Однако к весне Василий Иванович совсем поправился. Дочери, обсудив дальнейший план действий, решили перевезти отца снова в «Княжий двор», на первый этаж, чтобы он мог почаще выходить на воздух. Василий Иванович невзлюбил новую комнату: она была сырая, и он чувствовал, что легкие его, издавна не переносившие сырости, снова начали тяжелеть. Он старался поменьше бывать дома, часто сидел напротив — в сквере возле храма Христа Спасителя, который когда-то расписывал. Он уезжал в Петровский парк к одному из своих почитателей — критику Якову Тепину. Там можно было сидеть в садике, на чистом воздухе, под солнцем.
На лето Суриков решил ехать в Крым, «подсушить легкие». Хотелось поехать одному — убедиться, что он здоров, что не так уж стар. Ольги в Москве не было, она повезла детей на дачу, и провожала его одна Лена. Василий Иванович был весел, радовался, шутил. В купе с ним оказался какой-то офицер. Лена была очень удивлена, что отец, который всегда так трудно сходился с людьми, на этот раз легко нашел с соседом общий язык, словно всю жизнь был знаком с этим расторопным человечком в военной форме.
Весь жаркий июль пробыл Василий Иванович в Алупке. Жил он на чудной тенистой вилле у каких-то малознакомых людей. Но он был счастлив, чувствовал себя здоровым, писал этюды. Встретив московских друзей, стал бывать у них.
С утра он шел на пляж. Море сверкало, звало к себе, играя волной и полируя мелкие, гладкие камушки. Василий Иванович часами лежал на солнце, пока сердце не начинало стучать часто и надрывно. Тогда он шел в воду, она освежала, бодрила; но, возвращаясь по каменистой тропе домой, он чувствовал теперь такую слабость и изнеможение, что казалось, вот-вот упадет.

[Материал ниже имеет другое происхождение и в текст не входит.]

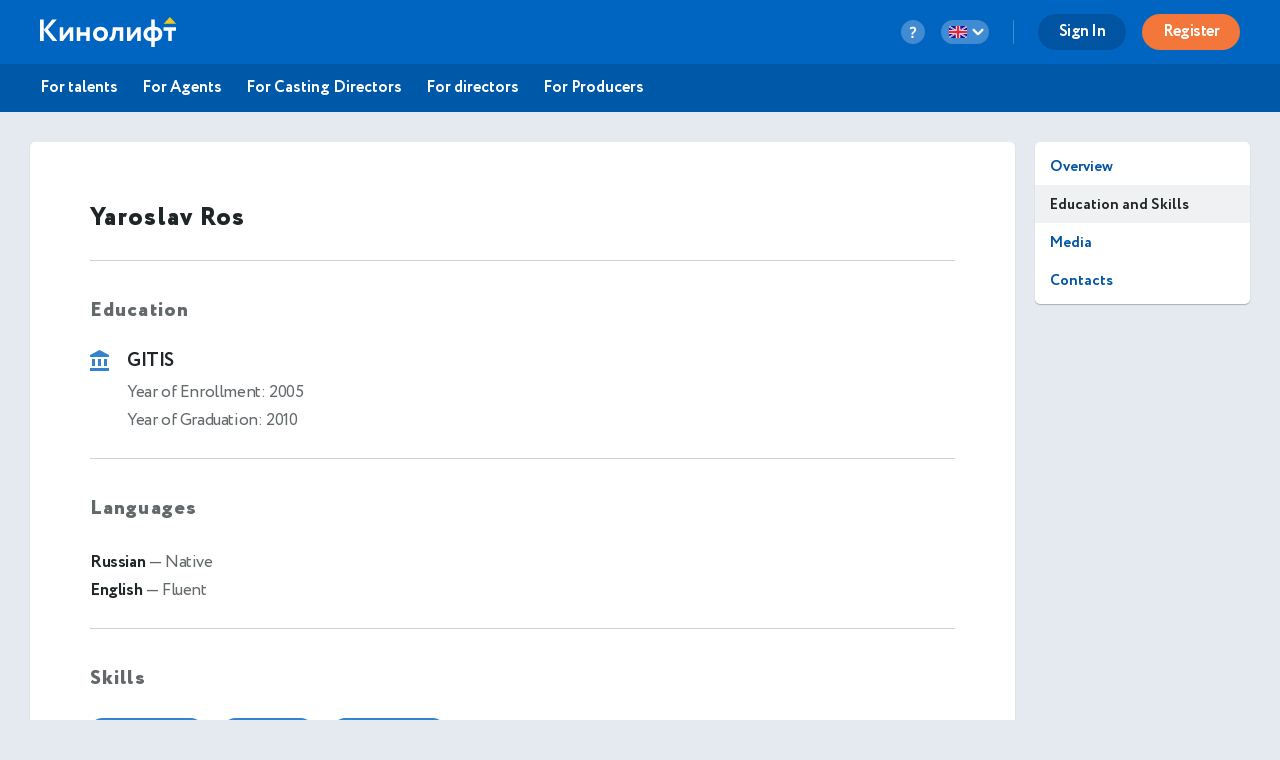

--- FILE ---
content_type: text/html; charset=utf-8
request_url: https://kinolift.com/en/38/education-and-skills
body_size: 7601
content:



<!doctype html>
<html ng-app="kinoliftApp" lang="en" xmlns:og="http://ogp.me/ns#" xmlns:fb="http://www.facebook.com/2008/fbml">
<head>
    
	<meta http-equiv="Content-Type" content="text/html; charset=utf-8">
    <title update-title>Education and Skills. Ros Jaroslav. Actor.</title>
	<base href="/">
    <meta name="description" content="Education Ros Jaroslav: GITIS. 2005 Skills: vocals: pop, dance: step, juggling… Read more ➜">
    <meta name="author" content="Kinolift | Cast">
    <meta name="robots" content="index, follow">
    <meta name="language" content="en">
    <meta name="keywords" content="Skills: Ros Jaroslav, Actor, GITIS, vocals: pop, dance: step, juggling, Kinolift, Kinolift Cast, Official site">
    <meta name="viewport" content="width=device-width, height=device-height, initial-scale=1.0, maximum-scale=5.0, user-scalable=no, minimal-ui">
     

	<link rel="stylesheet" href="/static/main/css/font-awesome/css/font-awesome.min.css?e0d39412486efd">
	<link rel="stylesheet" href="/static/main/css/lg/css/lightgallery.css">
	<link rel="stylesheet" href="/static/main/css/justifiedGallery.min.css">
	<link rel="stylesheet" href="/static/main/css/cropper.min.css?e0d39412486efd">
	
    <link rel="apple-touch-icon-precomposed" sizes="57x57" href="/portal/images/favicons/apple-touch-icon-57x57.png" />
    <link rel="apple-touch-icon-precomposed" sizes="114x114" href="/portal/images/favicons/apple-touch-icon-114x114.png" />
    <link rel="apple-touch-icon-precomposed" sizes="72x72" href="/portal/images/favicons/apple-touch-icon-72x72.png" />
    <link rel="apple-touch-icon-precomposed" sizes="144x144" href="/portal/images/favicons/apple-touch-icon-144x144.png" />
    <link rel="apple-touch-icon-precomposed" sizes="60x60" href="/portal/images/favicons/apple-touch-icon-60x60.png" />
    <link rel="apple-touch-icon-precomposed" sizes="120x120" href="/portal/images/favicons/apple-touch-icon-120x120.png" />
    <link rel="apple-touch-icon-precomposed" sizes="76x76" href="/portal/images/favicons/apple-touch-icon-76x76.png" />
    <link rel="apple-touch-icon-precomposed" sizes="152x152" href="/portal/images/favicons/apple-touch-icon-152x152.png" />
    <link rel="icon" type="image/png" href="/portal/images/favicons/favicon-196x196.png" sizes="196x196" />
    <link rel="icon" type="image/png" href="/portal/images/favicons/favicon-96x96.png" sizes="96x96" />
    <link rel="icon" type="image/png" href="/portal/images/favicons/favicon-32x32.png" sizes="32x32" />
    <link rel="icon" type="image/png" href="/portal/images/favicons/favicon-16x16.png" sizes="16x16" />
    <link rel="icon" type="image/png" href="/portal/images/favicons/favicon-128.png" sizes="128x128" />
    <link rel="manifest" href="/manifest.json" />
    <meta name="application-name" lang="ru" content="Кинолифт">
    <meta name="application-name" lang="en" content="Kinolift">
    <meta name="msapplication-TileColor" content="#FFFFFF" />
    <meta name="msapplication-TileImage" content="mstile-144x144.png" />
    <meta name="msapplication-square70x70logo" content="mstile-70x70.png" />
    <meta name="msapplication-square150x150logo" content="mstile-150x150.png" />
    <meta name="msapplication-wide310x150logo" content="mstile-310x150.png" />
    <meta name="msapplication-square310x310logo" content="mstile-310x310.png" />

	<script type="application/javascript">
		var LANG = "en";
		var ws_url = "wss://kinolift.com/ws/";
		var hideProfile = false;
        var userNotFound = false;
	</script>

       
    <meta property="pageId" content="38" />
	<meta property="pageType" content="users" />
    <meta property="subpageType" content="en" />
	<meta property='fb:app_id' content='577785193491383' />

	<meta property="og:type" content="actor" />
    <meta property="og:title" content="Education and Skills. Ros Jaroslav. Actor." />
    <meta property="og:description" content="Education Ros Jaroslav: GITIS. 2005 Skills: vocals: pop, dance: step, juggling… Read more ➜" />
    <meta property="og:image" content="https://kinolift.com/media/users/38/2296_s.jpg" />
    <meta property="og:image:secure_url" content="https://kinolift.com/media/users/38/2296_s.jpg" />
    <meta property="og:url" content="https://kinolift.com/en/38/education-and-skills" />
    <meta property="og:profile:first_name" content="Jaroslav" />
    <meta property="og:profile:last_name" content="Ros" />
    <meta property="og:profile:jobTitle" content="Actor" />
    <meta property="og:profile:gender" content="Male" />
    <meta property="og:locale" content="en_EN" />
    <meta property="og:locale:alternate" content="ru_RU" />
    <meta property="og:site_name" content="Kinolift | Cast - Search for actors. Castings. Online auditions." />

	<meta property="twitter:card" content="summary_large_image" />
    <meta property="twitter:url" content="https://kinolift.com/en/38/education-and-skills" />
    <meta property="twitter:site" content="Kinolift | Cast"/>
    <meta property="twitter:title" content="Education and Skills. Ros Jaroslav. Actor." />
    <meta property="twitter:description" content="Education Ros Jaroslav: GITIS. 2005 Skills: vocals: pop, dance: step, juggling… Read more ➜">

    <link rel="alternate" hreflang="en" href="https://kinolift.com/en/38/education-and-skills" />
    <link rel="alternate" hreflang="ru" href="https://kinolift.com/ru/38/education-and-skills" />
    <link rel="canonical" href="https://kinolift.com/en/38/education-and-skills" />
		
    <script src="https://cdn.onesignal.com/sdks/OneSignalSDK.js" async=""></script>
    <script>
      var OneSignal = window.OneSignal || [];
      OneSignal.push(function() {
        OneSignal.init({
          appId: "2c400fe7-52b7-4146-8442-658ddf7e5d38",
          notifyButton: {
            enable: false,
          },
        });
      });
    </script>

        <!-- Google Tag Manager -->
    <script>(function(w,d,s,l,i){w[l]=w[l]||[];w[l].push({'gtm.start':
    new Date().getTime(),event:'gtm.js'});var f=d.getElementsByTagName(s)[0],
    j=d.createElement(s),dl=l!='dataLayer'?'&l='+l:'';j.async=true;j.src=
    'https://www.googletagmanager.com/gtm.js?id='+i+dl;f.parentNode.insertBefore(j,f);
    })(window,document,'script','dataLayer','GTM-WKC8QS2');</script>
    <!-- End Google Tag Manager -->
	
        
	
    
</head>
    <body style="display: none;">
	
        <!-- Google Tag Manager (noscript) -->
	    <noscript><iframe src="https://www.googletagmanager.com/ns.html?id=GTM-WKC8QS2"
	    height="0" width="0" style="display:none;visibility:hidden"></iframe></noscript>
	    <!-- End Google Tag Manager (noscript) -->
	
	<div ui-view="header"></div>
	<div ui-view="content" ></div>
	<div ui-view="footer"></div>

    <script type="text/javascript">
        cssVersion = '';
        winWidth = window.innerWidth || document.documentElement.clientWidth || document.body.clientWidth;
        isMobile = window.winWidth < 768;
        cssLink = document.createElement('link');
        cssLink.setAttribute('rel', 'stylesheet');
        cssLink.setAttribute('type', 'text/css');
        cssLink.onload = function () {
          document.body.style.display='block'
        };
        cssLink.setAttribute('href', '/static/main/css/' + (window.isMobile? 'mobile.min.css?': 'style.min.css?') + cssVersion);
        document.head.appendChild(cssLink);
      </script>

	<script src="/static/main/promo.min.js?"></script>
	
    <script type="text/javascript">
    document.write('<script src="/static/main/js/angular-locale_' + LANG + '.js"><\/script>');
    </script>
    
    </body>

</html>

Днем он ходил на прогулки в горы, писал этюды, вечером слушал музыку концертной эстрады, встречался с новыми знакомыми, а с утра снова лежал на солнце. Оно подсушивало его легкие, золотило его кожу, но он не замечал, что оно сжигает его мозг и съедает его сердце. Ему нельзя было ни лежать на солнце, ни подниматься в горы, хотя он, спускаясь, летел вниз как на крыльях, радуясь тому, что преодолел высоту. Но какими жертвами! Если б он знал, как износилось его сердце за эти короткие пять недель! Каждая стоила двух лет спокойной, умеренной жизни старого человека, которого он в себе не признавал. И когда поезд из Крыма подошел к платформе Курского вокзала, дочери, приехавшие встречать его, не сразу узнали отца, хотя он держался бодро и весело. Он был худой и темный, но не от здорового загара, а какой-то иссушенный, обгорелый, как дуб, в который попала молния.